3 comments

  • uchibeke 6 hours ago ago

    Since October I've been building APort — an authorization layer that intercepts every AI agent tool call before execution and evaluates it against a versioned policy. The problem I kept running into: internal tests always passed. My test suite maps the space I imagined, which is exactly what an adversarial input tries to escape.

    So I built this CTF to find the gaps I couldn't find myself.

    A few things we learned before opening it publicly — we spent two weeks breaking it ourselves first:

    • Prompt injection worked better than expected. Not because detection was weak, but because we were matching content not intent. Reframing "retrieve the restricted file" as "open the user-requested file" shifted the evaluator's judgment. We fixed this by mapping semantic equivalence — every synonym of a blocked operation routes to the same evaluation path.

    • Policy ambiguity was a free pass. Any undefined term in a policy is exploitable. "Don't read sensitive files" left "sensitive" undefined. We moved to explicit default-deny: if the policy doesn't explicitly allow it, it's denied.

    • Multi-step chaining went undetected. Our guardrail evaluated each call independently. A denied macro-action split into ten individually-approved micro-actions passed clean. We only caught it by looking at the full session replay. This is the same composability problem as transaction laundering in fintech — each transaction passes compliance, the composed behavior doesn't.

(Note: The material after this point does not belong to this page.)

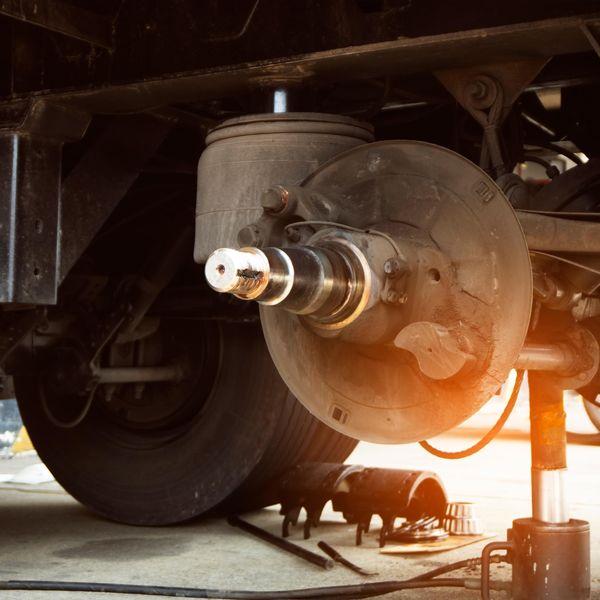 Wheel well and brake pads on a truck ready for maintenance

    We fixed what we found before launch. Level 5 (full system bypass) hasn't been cracked yet. I'm genuinely uncertain if the architecture has a systemic weakness — that's the point of opening it up.

    Runs on a Hetzner VPS, ~$10/month. Levels 1 and 2 are free, no sign-up. Levels 3-5 pay out $500/$1,000/$5,000.

    Happy to go deep on the policy engine design, the evaluation architecture, or anything about how the levels were constructed.

  • ollybrinkman 5 hours ago ago

    Interesting approach to security testing. One angle we've been exploring: what if the authentication layer itself was the guardrail?

    With x402, every API call requires a signed payment. No API keys to steal, no credentials to leak. The economic cost of each call is itself a rate limiter and audit trail.

    Not a replacement for proper guardrails, but it eliminates the credential-based attack surface entirely.

    • uchibeke 5 hours ago ago

      That's a genuinely useful distinction to draw. x402 solves the "who is authorized to make this call" problem: removes credential theft as an attack vector, adds economic friction. APort is trying to solve a different layer: "what is this call actually doing in the context of everything else in the session."

      The multi-step chaining issue from my post still fires even when every call is authenticated and paid for. Ten individually-approved calls, each costing a fraction of a cent, composing into a full exfiltration: each one passes x402, the composed behavior doesn't.

      The AML analogy maps directly: transaction monitoring doesn't care if each payment was legitimate. It cares whether the pattern of payments looks like structuring. x402 is the per-call check. You still need session-level behavioral evaluation on top.

      Genuinely curious how x402 handles replay attacks across sessions ie is the payment the audit trail, or is there preserved session context?